If you are expecting to use this with the trippi-sparql connector, then the simplest thing to do graphname-wise is exactly what @ruebot writes. I need to document what's going on there better. (Short story: the <#ri> URI that Fedora uses by default is relative-- it's illegal to have a relative URI in that slot, but that wasn't clear years ago.)

ajs6f commented 7 years ago

@whikloj I have a much simpler workaround to try: please try adding a single attribute default-lazy-init="true" to the top-level beans element in your Akubra config file. This will work fine with both your repo, and the hot indexer.

whikloj commented 7 years ago

Cool, I'm just rebuilding some derivatives and then I'll give this a try.

whikloj commented 7 years ago

Ok so the problem in my akubra-llstore.xml still exists, adding default-lazy-init="true" just hid it.

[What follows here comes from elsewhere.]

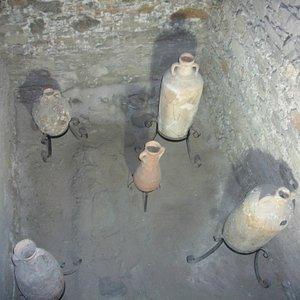 anforas de los fenicios encontradas en los fondos marinos de almuñecar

I added a logback.xml with root at DEBUG and got the following log. rdf-extractor.log.

I'm trying @ruebot's file example as I think the <bean name="org.fcrepo.server.storage.lowlevel.ILowlevelStorage" and <bean name="org.fcrepo.server.storage.lowlevel.akubra.AkubraLowlevelStorage" are the problem.

ajs6f commented 7 years ago

@ruebot's example should certainly work, but it is odd that the default-lazy-init="true" thing works for me and not you. Can I see your Akubra file?

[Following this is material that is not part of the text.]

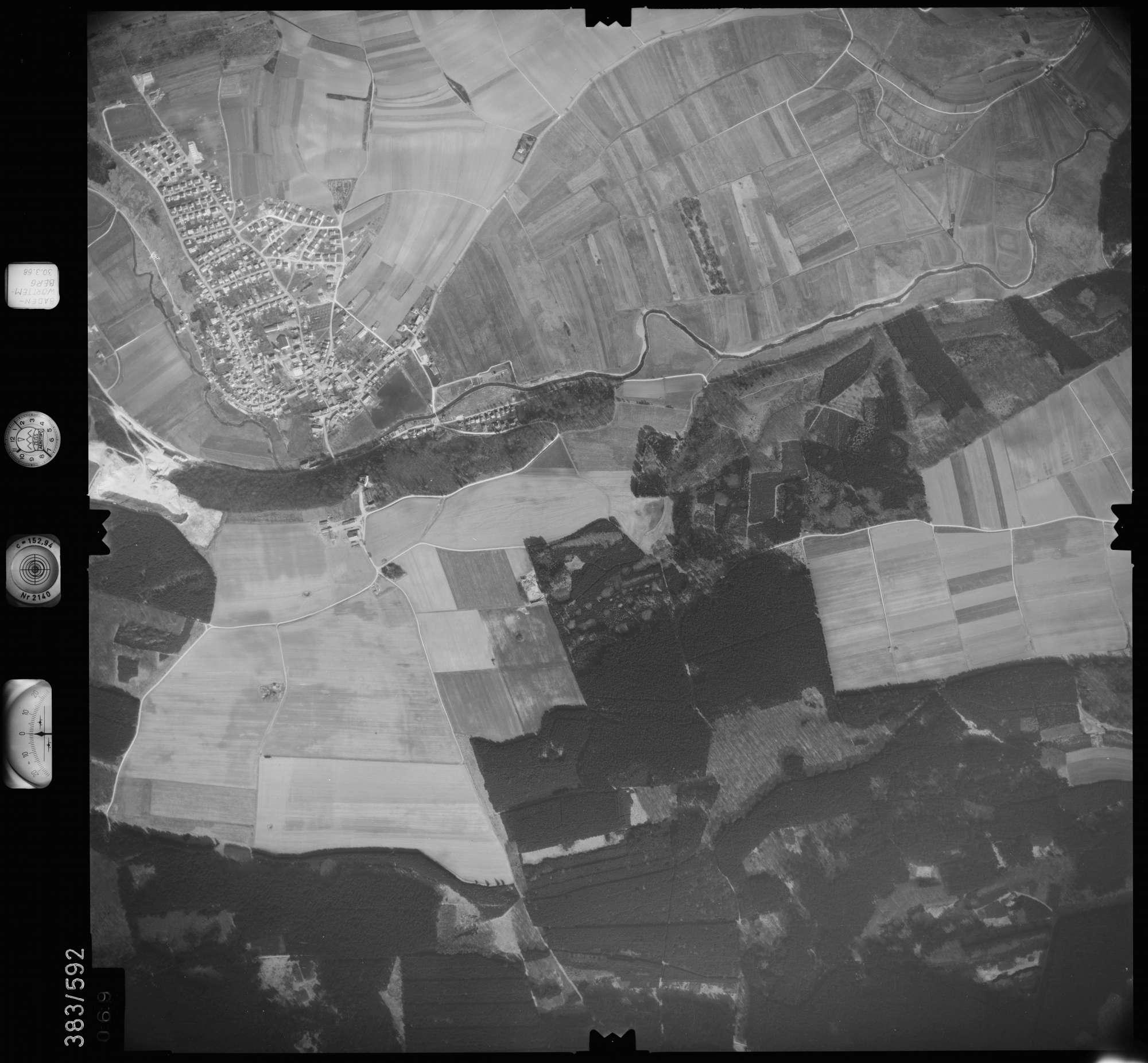 Luftbild: Film 27 Bildnr. 69, Bild 1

ajs6f commented 7 years ago

Wait, I think you are wrong-- it is not failing, because you are getting to here. I think you are fine. You are just seeing warnings, not errors. Are you getting triples?

whikloj commented 7 years ago

@ajs6f TRIPLES!!!!

ajs6f commented 7 years ago

I'll see what I can do to hide those annoying and confusing stacktraces. Meanwhile, enjoy your Usan Thanksgiving triples.

whikloj commented 7 years ago

So this is working with @ruebot's modified akubra-llstore.xml. When its done I'll try running it against my original file to see if I just needed to wait a little bit more for it to start processing.

whikloj commented 7 years ago

My run finally completed, I will try to start it again using the original akubra-llstore.xml.

My quad file contains 121,819,261 lines (or quads), but a count query of my entire Mulgara has 125,262,308 which leaves 3,443,047 not accounted for.

Is it possible that there are internal triples that would not be persisted on the object in the filesystem?

ajs6f commented 7 years ago

It's not obvious that there would be any such triples. My first guess would be that some objects or datastreams weren't readable at the moment that mattered. Can you check the content of the difference by diffing the output of the hot indexer against a complete NQuads dump of Mulgara (you will need to sort them first)? I appreciate that so doing will take a lot of time and computation, but hopefully not too much? I'd like to know what the actual differences are before theorizing.

whikloj commented 7 years ago

I'm not sure I can get NQuads from Mulgara...checking into that.

But you are right it took a little but using the default-lazy-init="true" in my normal akubra-llstore.xml did work.

ajs6f commented 7 years ago

Okay, to the latter, good, I will update the README to that effect and it will doubtless help others.

To the former, you can always dump NTriples out of <#ri> and use shell commands to add the fourth field.

ajs6f commented 7 years ago

I am currently testing the new "avoid piling up URIs in a list" commits and I will let you know as soon as I am confident in them.

whikloj commented 7 years ago

Yeah, there are commands to do a backup of Mulgara, but they require access to the server. I'm looking in the fcrepo3 code but I don't know that either a) mulgara is running separately or b) if it is that the server is exposed at all.

I wanted to try this, and I got the client library but I need the host:port to connect to.

I tried doing a query and I have a choice of xml and json. So it would require exporting it all, then transforming it all into n-quads, then sorting, then comparing.

So this might take some time.

ajs6f commented 7 years ago

You should be able to use a query at the /risearch endpoint to do this much more easily, and directly in the right format:

https://wiki.duraspace.org/display/FEDORA38/Resource+Index+Search#ResourceIndexSearch-ResponseFormatsresponse-formats

whikloj commented 7 years ago

@ajs6f++

Why is Fedora's Mulgara documentation better than Mulgara's own?! Crazy, this is working. I'll start it now.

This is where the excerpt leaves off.